Hard and soft options
Funding for science or arts? It shouldn't be either/or, argues Malcolm Gillies
By the end of this year, the UK national debt may surpass £1 trillion. The unprecedented concentration on such dire economic news in the past few years has spawned an epidemic of economic jargon in everyday speech. Suddenly, weird phrases appear on the street, drawn from the worlds of hedge funds, investment banks and international taxation agreements. They take on lives of their own. It seems that many things now can be "collateralised", not just "debt obligations". And whose body these days is anything less than "sub-prime"?
A recent headline suggested that the Conservatives were going to "ring-fence" dementia. As far as I can remember, the report actually talked about the desire of (then) Shadow minister Stephen O'Brien to preserve NHS spending on dementia care. But it alerted me to the fact that I did not actually know what a ring fence was - just as three years ago, I was ignorant of CDOs (collateralised debt obligations).
Somehow I had imagined that ring-fencing was about bull fighting or sheep farming, but the top hit on the web told me that it was a "protection-based transfer of assets from one destination to another, usually through the use of offshore accounting" (www. investopedia.com). And before you could blink, the article was off into tax evasion. This was a bit disturbing, as I know some really quite nice people who are wholeheartedly into ring-fencing.
They want to ring-fence defence spending, or foreign aid, or health expenditure, or schools, or pension entitlements, or research, or all of the above. "Annually managed expenditure" (last week's addition to everyman's popular phrase book of public expenditure) may be "effectively ring-fenced", while we now have the ungentlemanly counter-sport of "unring-fencing".
We all now await 22 June when the new government promises an austerity budget that will attempt to rein in at least £6 billion of expenditure. In higher education, we also await the determination of Lord Browne's review into higher education funding.
So, what will be ring-fenced? What will be left to graze unprotected on what is left of the commons? And what risks being "defunded" altogether?
There seem to be three current debates about ring-fencing and their arguments often go like this.
Research funding from government needs to be ring-fenced to preserve renowned British excellence. In tough times, we protect quality. Unlike education - this argument proceeds - where there is still opportunity to shift more costs to the student-consumer (hence, Lord Browne), there is apparently little opportunity to shift research costs to industry.
A second battalion of ring-fencers wants to throw a protective cordon around the full-time domestic undergraduate, normally studying for the three-year honours degree. This is the gold standard of British higher education, seen at its best in the specialised study of the Oxbridge full-timer. In tough times, its quality and international uniqueness demand protection. Under this scenario, long-suffering part-time students and postgraduate taught students may just have to suffer a bit more.

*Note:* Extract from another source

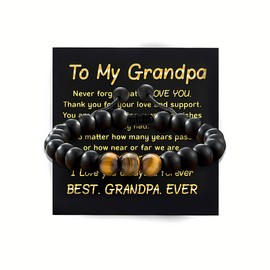 Father Day Gifts for Grandpa Bracelet for Birthday Gifts to Grandfather Natural Stone Bracelet to Men Grandad Papa Gift Idea from Grandkids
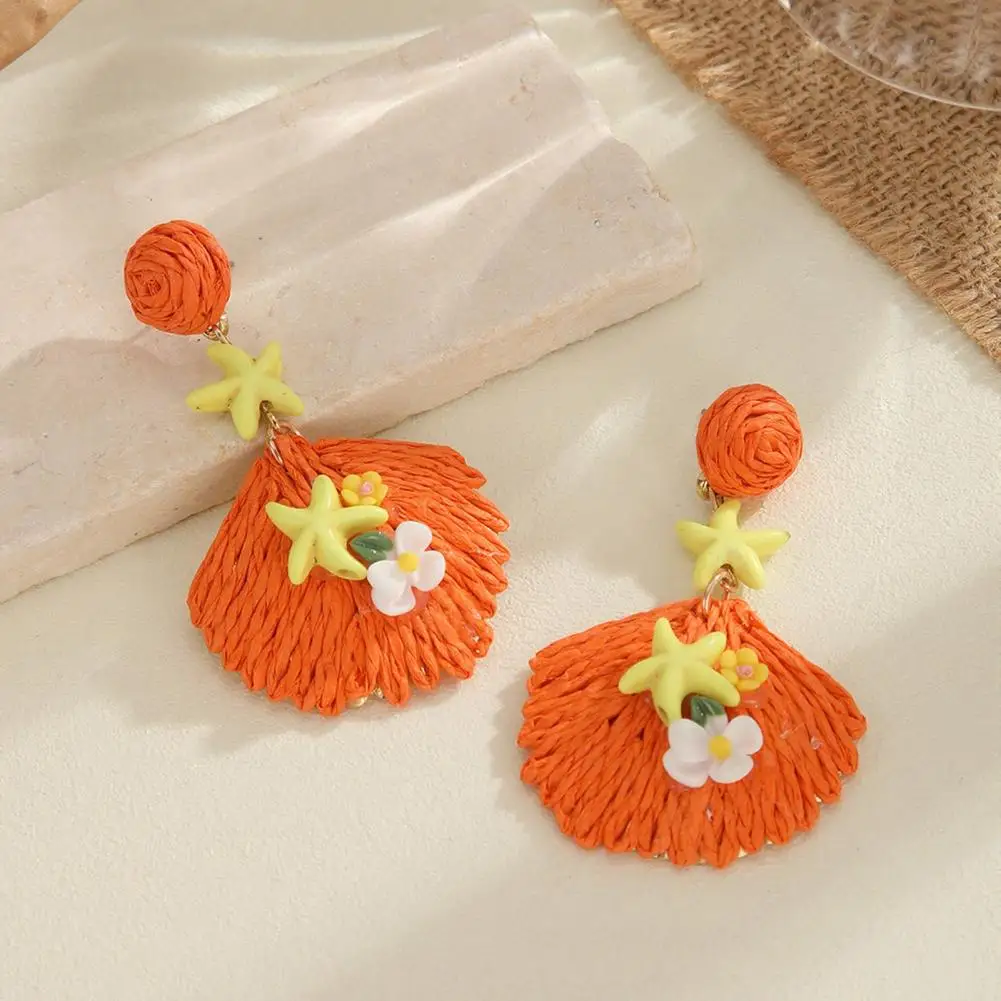 Travel Earrings Bohemian Raffia Starfish Earrings Handwoven Straw Rattan Drop Dangle Jewelry Summer Beach Boho Statement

An existing, and strengthening, argument says that in tough times student choice or research quality assessments do not necessarily work in the national interest. A more directed approach is needed. STEM - science, technology, engineering and mathematics - needs to be ring-fenced because it creates the wealth and new productive capacity that our ailing economy desperately needs. And who is left to graze outside the fence? The humanities, arts and social sciences (HASS), where a majority of students study and staff work.

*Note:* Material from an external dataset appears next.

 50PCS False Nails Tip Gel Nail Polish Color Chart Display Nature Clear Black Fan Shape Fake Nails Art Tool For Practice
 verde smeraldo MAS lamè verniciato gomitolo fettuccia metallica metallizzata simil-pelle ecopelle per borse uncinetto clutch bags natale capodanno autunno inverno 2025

Each of these ring-fencing scenarios has big dangers, but unless all of higher education can be ring-fenced (which seems unlikely) something has to give.
To my mind, the weakest argument of all comes from those who want to ring-fence STEM. In fact, there is more assumption and assertion than worthy argument here. This stance does not pass the quality test (used to support the first two scenarios) by national or international comparisons. And this argument often fails the employability test of the real world, despite industry's frequent call to double the percentage of STEM graduates.
Most curious of all is a belief that knowledge can be effectively repackaged back into yesteryear's boxes. STEM, it seems, has rigour, relevance and "answers", while HASS is all unstructured chat and opinion. In short, STEM is somehow "hard", while HASS is "soft".
Rubbish. There is nothing soft about understanding the human condition. It remains our most enduring mystery.
I was pleased to join half a dozen other vice-chancellors recently in arguing for the unring-fencing of STEM ("Don't ditch arts funding in favour of science. It's vital to our society", The Observer, 28 February 2010). Interestingly, this group was not arguing for the "counter" ring-fencing of HASS, but rather a more balanced playing field. We said: "People's complexity comes from their language, identities, histories, faiths and cultures. Without understanding that complexity, we cannot address the challenges" that face our nation and world.
What's more, these HASS subjects are vital to the creative economy, where Britain is still a stand-out winner.
Malcolm Gillies is vice-chancellor, London Metropolitan University.